# Looking for a Handyman for smaller repairs



## Realtor (Oct 1, 2007)

Looking for a “Handyman” for smaller type repairs on rentals/closing repairs and such. Mostly minor water leaks under sinks, toilets running, minor wood rot repair, minor painting/caulking this kind of stuff. Just stuff.....

It won’t be every day, but I would like to get someone dependable and reliable. Just in case I need a repair, another name and number to call.

PM’s are fine with names and numbers


----------



## Snagged Line (Sep 30, 2007)

I know a guy...


----------



## Realtor (Oct 1, 2007)

Edit...
Has to be licensed and insured to work on other peoples homes. General stuff.....


----------



## jaster (Oct 7, 2007)

I stay pretty booked up. But between The Hired Hand and I, we may be able to take care of you?


----------



## BananaTom (Feb 16, 2008)

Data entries
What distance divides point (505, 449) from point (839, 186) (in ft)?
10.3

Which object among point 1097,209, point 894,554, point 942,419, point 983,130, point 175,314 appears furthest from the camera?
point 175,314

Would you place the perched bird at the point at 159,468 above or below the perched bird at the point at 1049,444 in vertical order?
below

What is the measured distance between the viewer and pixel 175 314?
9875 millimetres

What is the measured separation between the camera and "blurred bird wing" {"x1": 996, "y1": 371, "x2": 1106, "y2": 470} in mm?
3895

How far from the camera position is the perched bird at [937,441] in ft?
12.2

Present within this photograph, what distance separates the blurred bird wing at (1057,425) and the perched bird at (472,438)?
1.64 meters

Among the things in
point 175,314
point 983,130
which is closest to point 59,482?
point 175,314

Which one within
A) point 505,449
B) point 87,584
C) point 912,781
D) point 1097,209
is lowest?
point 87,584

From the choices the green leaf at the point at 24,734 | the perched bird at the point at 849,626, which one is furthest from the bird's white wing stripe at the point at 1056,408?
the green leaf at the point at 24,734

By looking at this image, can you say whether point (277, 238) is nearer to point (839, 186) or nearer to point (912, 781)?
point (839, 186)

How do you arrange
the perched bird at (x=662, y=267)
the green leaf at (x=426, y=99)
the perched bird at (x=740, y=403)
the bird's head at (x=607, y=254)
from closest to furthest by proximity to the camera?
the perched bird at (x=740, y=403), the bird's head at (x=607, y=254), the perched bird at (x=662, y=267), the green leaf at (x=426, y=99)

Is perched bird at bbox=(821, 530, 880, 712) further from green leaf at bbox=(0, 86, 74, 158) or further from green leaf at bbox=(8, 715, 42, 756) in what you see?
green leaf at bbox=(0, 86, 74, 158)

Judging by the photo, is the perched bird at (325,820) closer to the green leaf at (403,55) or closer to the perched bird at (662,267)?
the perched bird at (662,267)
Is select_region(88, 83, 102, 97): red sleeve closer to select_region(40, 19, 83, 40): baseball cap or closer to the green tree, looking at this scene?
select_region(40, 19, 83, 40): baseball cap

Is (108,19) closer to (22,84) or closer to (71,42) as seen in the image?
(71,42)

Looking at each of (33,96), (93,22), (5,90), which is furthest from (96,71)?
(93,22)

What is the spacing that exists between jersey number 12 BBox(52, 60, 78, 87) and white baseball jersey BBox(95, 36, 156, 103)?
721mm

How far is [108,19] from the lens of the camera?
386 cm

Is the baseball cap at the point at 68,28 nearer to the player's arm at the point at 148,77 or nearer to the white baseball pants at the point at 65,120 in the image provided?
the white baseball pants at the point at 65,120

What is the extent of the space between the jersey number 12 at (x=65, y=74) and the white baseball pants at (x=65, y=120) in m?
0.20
--
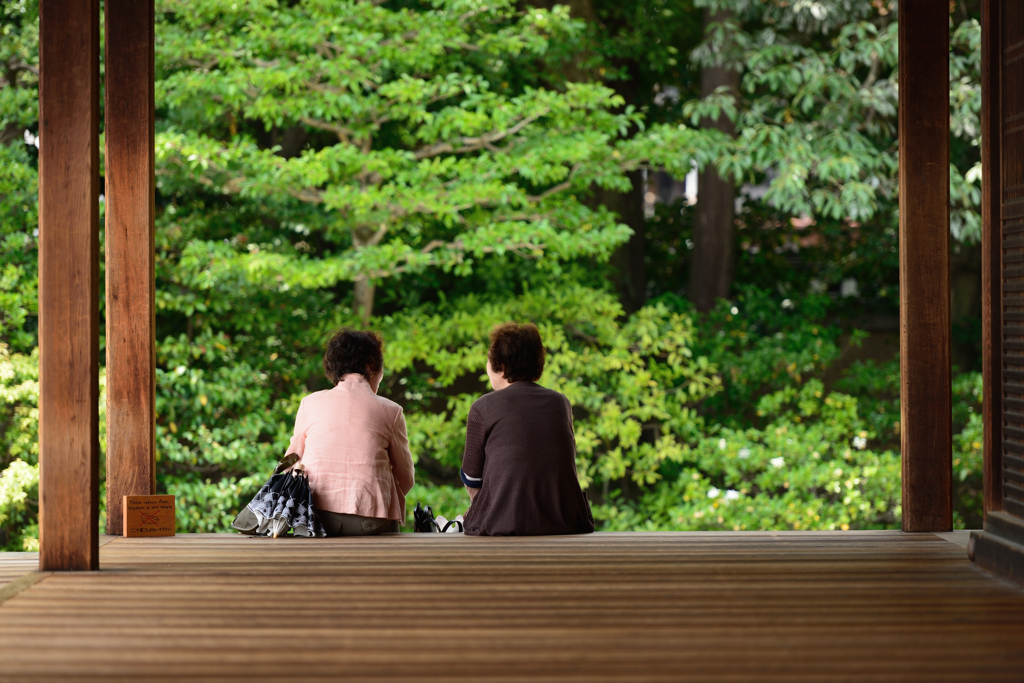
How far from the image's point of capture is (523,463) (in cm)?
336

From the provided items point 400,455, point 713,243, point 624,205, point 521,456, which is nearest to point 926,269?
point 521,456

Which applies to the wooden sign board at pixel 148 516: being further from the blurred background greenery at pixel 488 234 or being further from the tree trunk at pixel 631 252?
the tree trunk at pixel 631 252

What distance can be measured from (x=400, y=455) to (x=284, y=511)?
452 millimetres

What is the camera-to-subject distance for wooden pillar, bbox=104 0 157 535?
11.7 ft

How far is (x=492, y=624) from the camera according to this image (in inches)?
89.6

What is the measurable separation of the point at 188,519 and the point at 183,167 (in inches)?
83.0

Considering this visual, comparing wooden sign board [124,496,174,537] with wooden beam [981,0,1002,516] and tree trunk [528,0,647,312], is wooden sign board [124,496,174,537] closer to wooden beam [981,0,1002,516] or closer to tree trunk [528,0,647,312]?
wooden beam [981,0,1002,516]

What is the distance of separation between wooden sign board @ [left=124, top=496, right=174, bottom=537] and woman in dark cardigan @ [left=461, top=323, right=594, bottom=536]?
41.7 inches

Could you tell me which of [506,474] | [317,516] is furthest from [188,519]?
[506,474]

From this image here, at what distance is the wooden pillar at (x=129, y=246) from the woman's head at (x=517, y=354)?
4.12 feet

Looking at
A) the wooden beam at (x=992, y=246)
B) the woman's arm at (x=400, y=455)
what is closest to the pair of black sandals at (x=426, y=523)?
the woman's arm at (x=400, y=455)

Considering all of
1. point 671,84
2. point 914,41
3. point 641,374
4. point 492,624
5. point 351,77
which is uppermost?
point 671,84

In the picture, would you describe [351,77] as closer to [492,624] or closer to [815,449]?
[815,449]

▸ **Actions to take**
A: Write out the part of the handyman thread starting at "## jaster (Oct" and ending at "(Feb 16, 2008)".
B: Pull out each line of the rows that contains the word "within". Uppercase and lowercase count as different.
The handyman thread has no connection to the rows.

▸ **Answer set**
A:
## jaster (Oct 7, 2007)

I stay pretty booked up. But between The Hired Hand and I, we may be able to take care of you?


----------



## BananaTom (Feb 16, 2008)

B:
Present within this photograph, what distance separates the blurred bird wing at (1057,425) and the perched bird at (472,438)?
Which one within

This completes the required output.